La cohérence scientifique et sociale ? Difficile de l’imaginer.
En 1992, Michel Siroir précisait : « Il faut probablement nourrir artificiellement les derniers ours pour créer des conditions favorables à la restauration d’une population viable… mais aussi et surtout pour que les habitants des vallées assument « leurs » ours. » (Page 2005 des « carnets de terrain »). Il n’a jamais parlé d’introduction ou de renforcement mais d’une pratique qui a fait ses preuves quelques décennies avant de la Slovaquie à… la Slovénie. En 1996, un rapport interne à l’IPHB suite a un voyage d’études dans les pays d’Europe centrale préconisait de ne pas choisir d’ours slovènes parce qu’ils étaient nourris artificiellement. Dans les faits, ce sont ces ours qui ont été choisis par les pouvoirs publics en 1999 et 2005 mais… sans les nourrir. Devons-nous nous étonner qu’il existe des problèmes ?
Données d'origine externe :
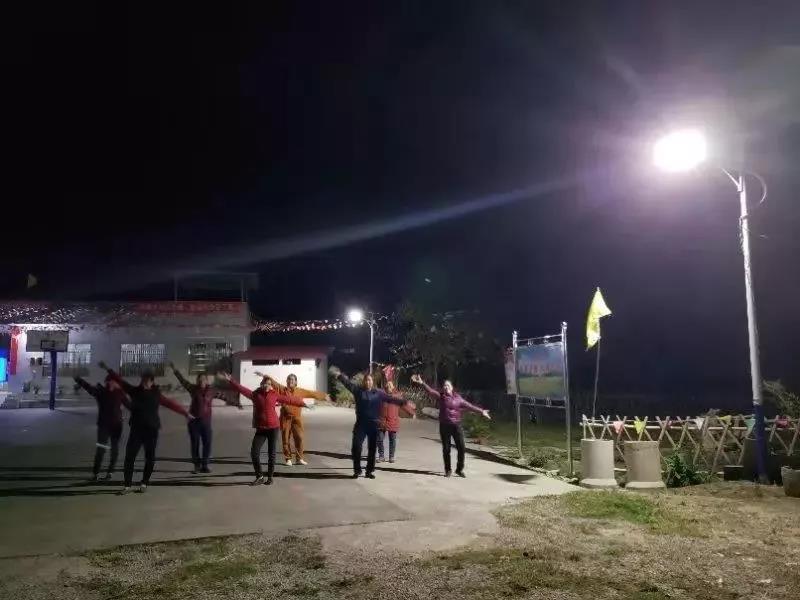 照亮農(nóng)村幸福路！源碼攜手建設(shè)柳州“村屯光亮工程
Non seulement, il n’y a aucune cohérence dans les choix qui sont faits mais de plus l’avis des habitants des Pyrénées n’a jamais été pris au sérieux même dans les rares cas où on le leur demandait. Pourquoi donc continuer à discuter avec un pouvoir central qui décide tout, tout seul ?

 En attendant, les ours continuent leur vie d’ours de prédation en prédation. Jusqu’à quand ? L’histoire, depuis le Moyen Âge, nous a prouvé que ce n’était pas une solution d’avenir durable.